Depiction of the stability map production process. The four panels show an example of how a stability map was produced from monthly incidence data for 1 year. a Hotspot analysis for 1 month. The Getis-Ord Gi* statistical technique identifies hotspots of malaria incidence to a 95% confidence level (marked in orange). The features that are not statistically significant hotspots are marked in yellow. b Monthly hotspots for each month in the year. The Getis-Ord Gi* technique identifies hotspots for each month of the year in question. c Hotspot stability identification. Each geographical area is examined for how many months it was identified to be a hotspot in the year. For example, Farua, the area highlighted in green, was a hotspot for all 12 months of the year. Therefore, the percent of months the union was a Hotspot is 100%. d Stability map depiction. The amount of time each geographic area was a hotspot is displayed on a map. Farua can be seen shaded in the deepest red, indicating it was a hotspot for 100% of that year

Results

The total number of malaria cases reported by BLNC between 2013 and 2016 was 102,582; with 16,631 occurring in 2013, 38,229 in 2014, 27,276 in 2015 and 20,446 in 2016. From 2013 to 2016, June to September were the 4 months with the most cases of malaria. In 2013, 8907 cases (53.56% of 2013’s cases) occurred between June and September; in 2014, 26,113 cases (68.31%); in 2015, 15,423 (56.54%) and in 2016, 13,249 (64.80%).

Using the at-risk population within malaria-endemic unions (9,806,245 people, Table 1), the average yearly incidence was 2.62 malaria cases per 1000 population at risk (“per 1000”). The nationwide incidence was greatest in 2014 (Table 1). The average annual incidence between 2013 and 2016 was 4.53 and 0.135 cases per 1000 in SeA and NeA, respectively.

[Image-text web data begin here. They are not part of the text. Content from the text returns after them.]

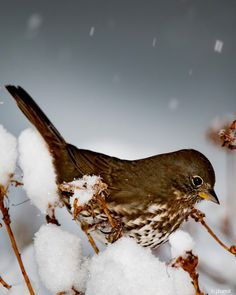 Fox Sparrow trying to get by after a foot of snow fell overnight above Johnson Creek in Portland, Oregon (USA) on1/11/17.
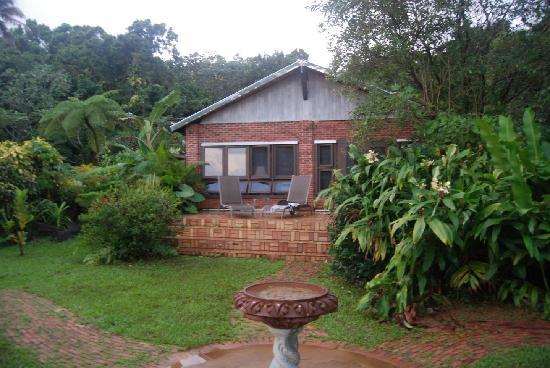 Rainforest Inn: Room exterior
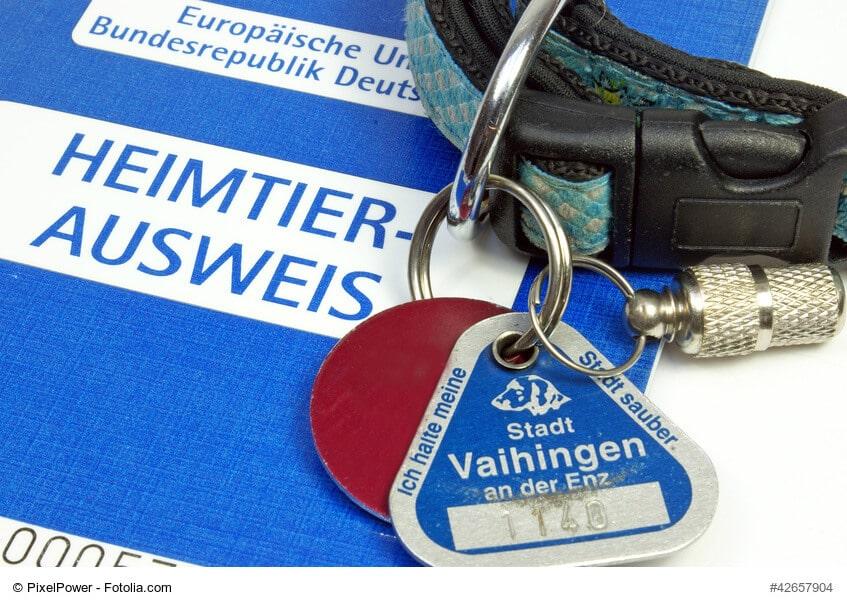Hundehalsband mit Steuermarke und Heimtierausweis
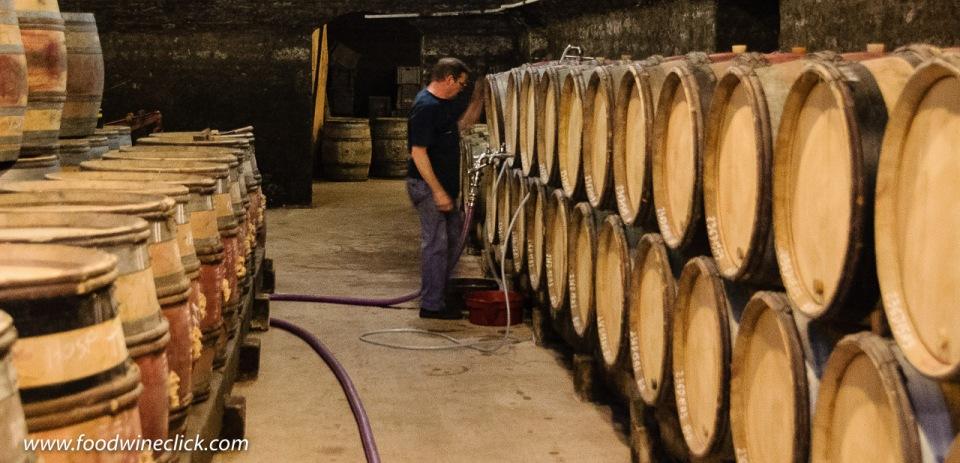 Cellar work at Louis Max in Burgundy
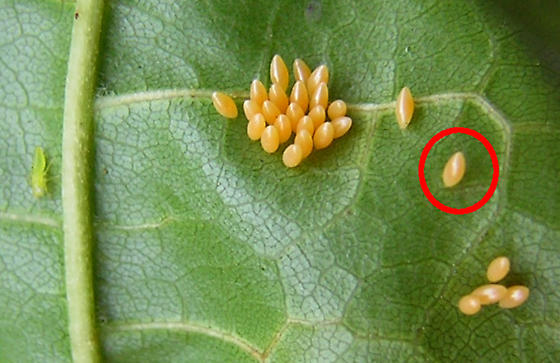 Lady beetle egg mass (and leafhopper) - day before hatch - Harmonia axyridis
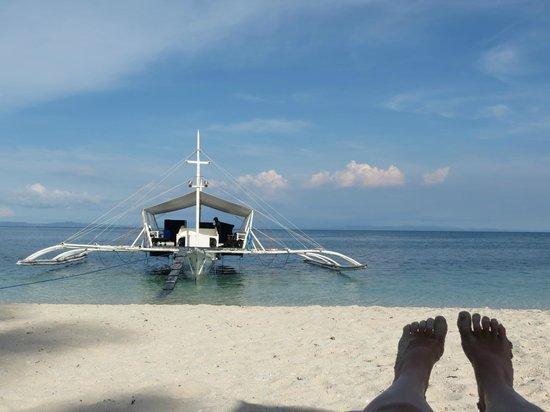 Evolution Diving Resort: Dive boat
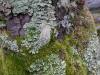 14 kleuren palet van mos
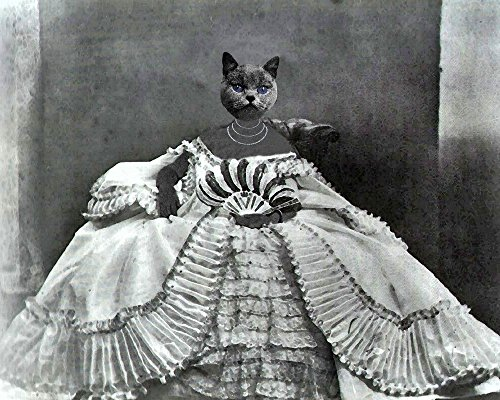 ROCOCO Russian Blue CAT WOMAN kitty lady portrait Victorian altered anthro art (Victorian Woman Portrait)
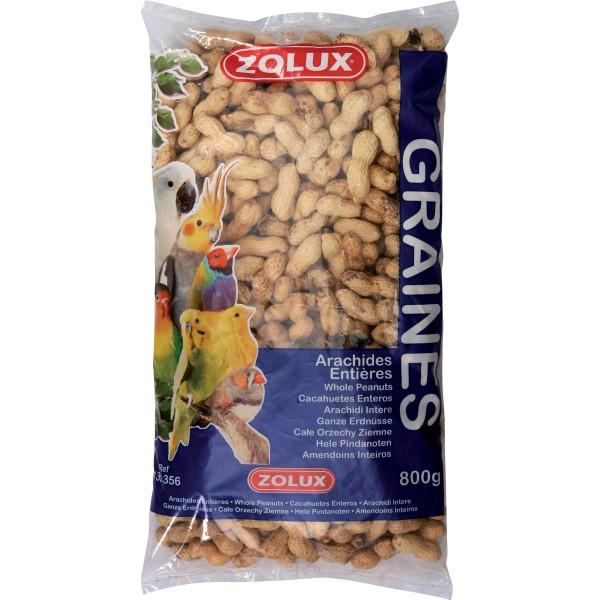 Zolux Arachides Entières 800g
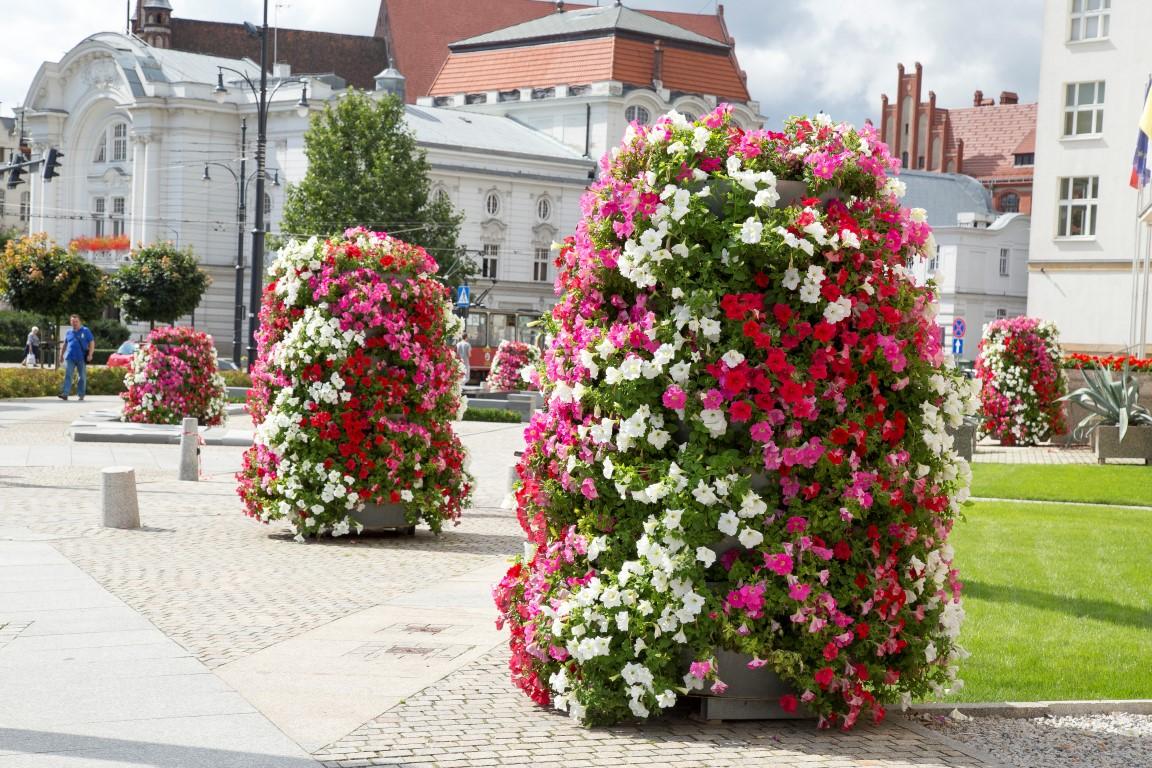 Toruń H2000 Rynek Surfinie wieże kwiatowe terra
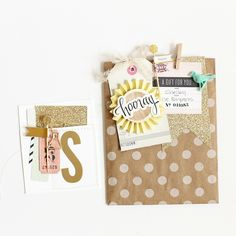 cute decorative polka dot gift bags and card tutorial from Stephanie Bryan using Maggie Holmes Confetti collection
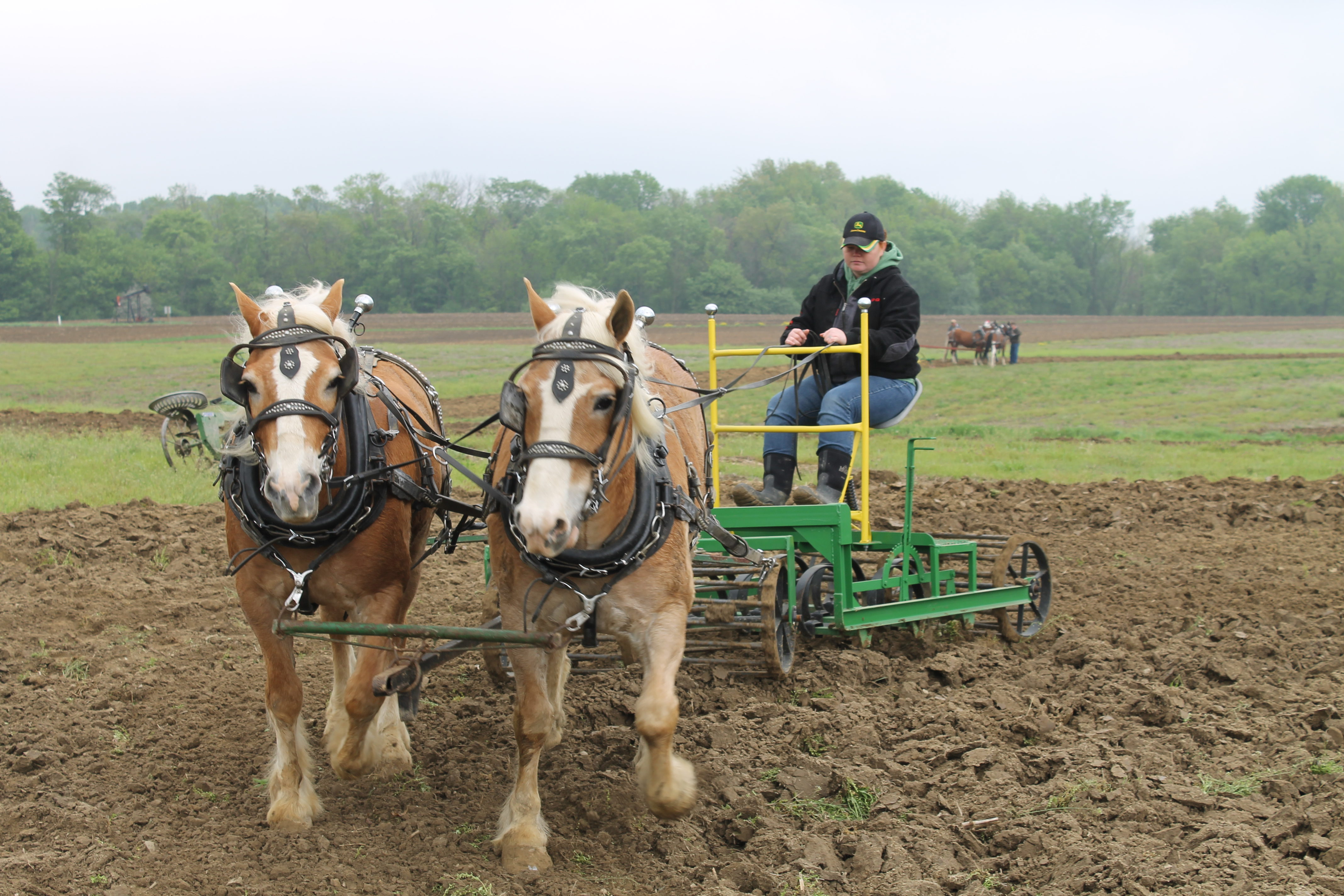 Horse plowing at Rohrer Farm is a spring tradition  Farm and Dairy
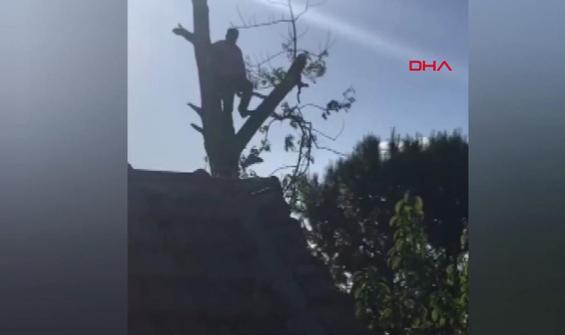 Budadığı ağaçta mahsur kalınca itfaiye kurtardı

When compared to other years, 2014 had the most cases reported for each month (Fig. 5). Incidence declined throughout 2013–2016 in NeA, with peaks and troughs occurring at different times and with decreasing magnitudes each year. SeA accounted for 100,265 (97.74%) total malaria cases from 2013 to 2016, comprising: 15,362 (92.37%) in 2013; 37,655 (98.50%) in 2014; 26,986 (98.94%) in 2015; and 20,262 (99.10%) in 2016. From 2013 to 2016 in SeA, 10.9% of the at-risk population accounted for 80.1% of malaria cases; in NeA, 32.6% accounted for 80.3% of cases.

Fig. 5
figure 5

Monthly malaria incidence in SeA as reported by BLNC. Malaria diagnoses increased significantly throughout 2014 compared to 2013. The following 2 years had smaller peaks in the high transmission season. “Per 1000” = malaria cases per 1000 population at risk

The 10 unions with the highest average annual incidence (2013–2016) were all within SeA, with five bordering India and/or Myanmar and nine clustered in Bandarban and Rangamati (Table 3). Among the 10 unions with the highest average incidence within NeA, eight bordered India and six had an incidence of less than one per 1000 people (Table 3).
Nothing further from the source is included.